FASES DE UMA CONCESSÃO RODOVIÁRIA

A concessão de rodovia é a melhor solução para a falta de investimentos em infraestrutura rodoviária do Brasil. É uma operação de longo prazo (até 30 anos) que deve acontecer de forma transparente e correta para atender às necessidades do usuário de rodovias. Para isso, inúmeros procedimentos precisam ser considerados.

FASE 1
DEFINIÇÃO
DO MODELO
DE CONCESSÃO

Governo divulga a intenção de licitar um trecho rodoviário.

O principal motivo é a falta de recursos suficientes para manutenções ou melhorias das vias em questão.

Governo define o modelo da concessão.

Exemplos: localização das praças de pedágio, valor das tarifas, obras de ampliação e melhorias, serviços a serem oferecidos pela concessão, outorga onerosa (valor a ser pago pela concessionária vencedora) e tempo de vida da concessão.

Audiência pública.

A minuta do edital e do contrato é apresentada aos públicos interessados. É o momento para o usuário de rodovias opinar e contribuir com o texto do edital final.

Governo lança minutas do edital e do contrato.

Apresenta o plano de investimentos e as regras da licitação. O critério que define o vencedor pode ser por menor valor da tarifa e/ou valor de outorga a ser pago ao governo.

Leilão.

Em evento aberto, com presença dos públicos interessados, são divulgadas as propostas de cada empresa e escolhida a vencedora da licitação, segundo critérios definidos no edital.

Assinatura do contrato.

O contrato é referência para a atuação das concessionárias e fiscalização pelo governo. Está disponível para consulta nos websites das agências reguladoras ou da própria concessionária.

FASE 2
OPERAÇÕES
DA CONCESSÃO

Investimento em obras.

A concessionária faz aportes para ampliar, melhorar e conservar as vias, criar praças de pedágio e centros de controle operacional. Em 20 anos, o setor já investiu cerca de R$ 200 bilhões em obras.
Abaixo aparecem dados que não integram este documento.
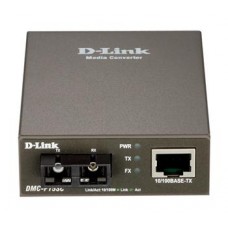 Медiаконвертер D-Link DMC-F15SC 100BaseTX to SM Fiber (15km, SC)Fast Ethernet Twisted-pair to Fast Ethernet Single-mode Fiber, M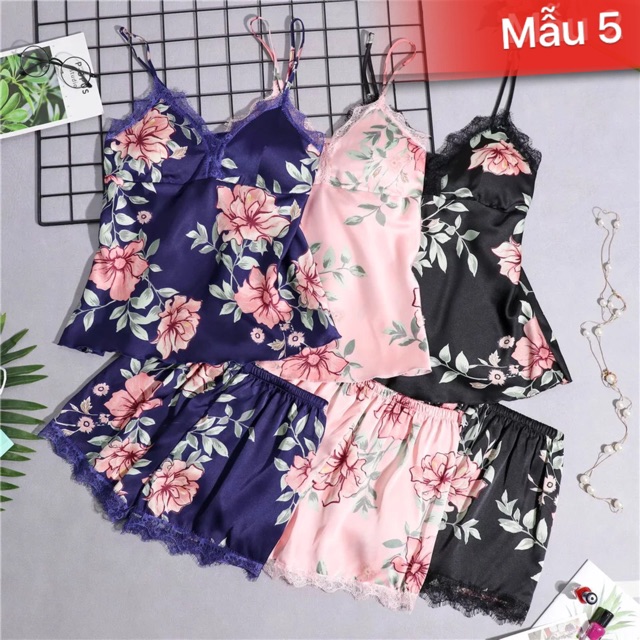 Váy Ngủ Sexy (Kèm Mút Ngực) Chất Mát Mịn Hàng Quảng Châu Cao Cấp | BigBuy360 - bigbuy360.vn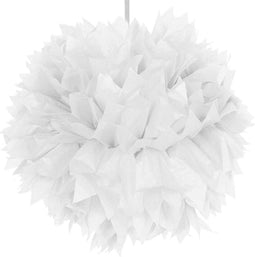 Folat - Pompom Wit 30 cm per stuk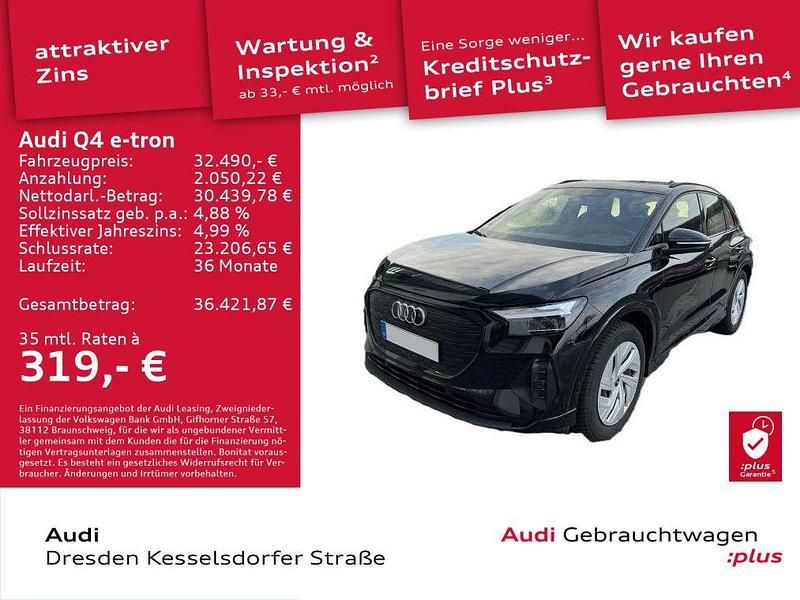 Gebraucht Audi Q4 e-tron Advanced 150 kW (204 PS) 2022 Mythosschwarz metallic SUV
Início dos serviços aos usuários.

Por contrato, as concessionárias prestam serviços que garantem a segurança e a qualidade das vias: disponibilização de guinchos, assistência em acidentes, ambulâncias UTIs, socorro mecânico, sinalizações, manutenção do pavimento e do acostamento.

Pagamento de ISS-QN (Imposto Sobre Serviço de Qualquer Natureza) e benefícios às cidades próximas.

Toda concessionária tem a obrigação de repassar 5% da receita com o pedágio às cidades por onde passam as vias. Esse imposto é a principal fonte de arrecadação de muitas localidades, que a aplicam no serviço aos munícipes. Anualmente, cerca de R$ 1 bilhão é arrecadado pelos municípios lindeiros.

Mudanças acontecem em 30 anos de concessão.

Durante a vida de uma concessão, pode haver necessidade de novos investimentos ou de redução da receita, não previstos no contrato original. Em ambos os casos, os contratos preveem a realização de reequilíbrio econômico-financeiro, seja com aporte direto pelo governo, alteração de tarifa pedágio ou do tempo de contrato.

FASE 3
RETORNO DO
INVESTIMENTO E
FIM DA CONCESSÃO

Retorno sobre o investimento após 7 a 10 anos de operação.

A maioria das concessionárias começam a obter retorno dos investimentos somente após um longo período de aportes massivos e contínuos. Isso acontece justamente devido a uma das virtudes do programa de concessões de rodovias, que permite altos investimentos em obras e modernização nos anos iniciais. 

Devolução e relicitação da rodovia.

Ao final do contrato de uma concessão, entre 20 e 30 anos, os trechos são entregues em boas condições de operação e podem ser relicitados.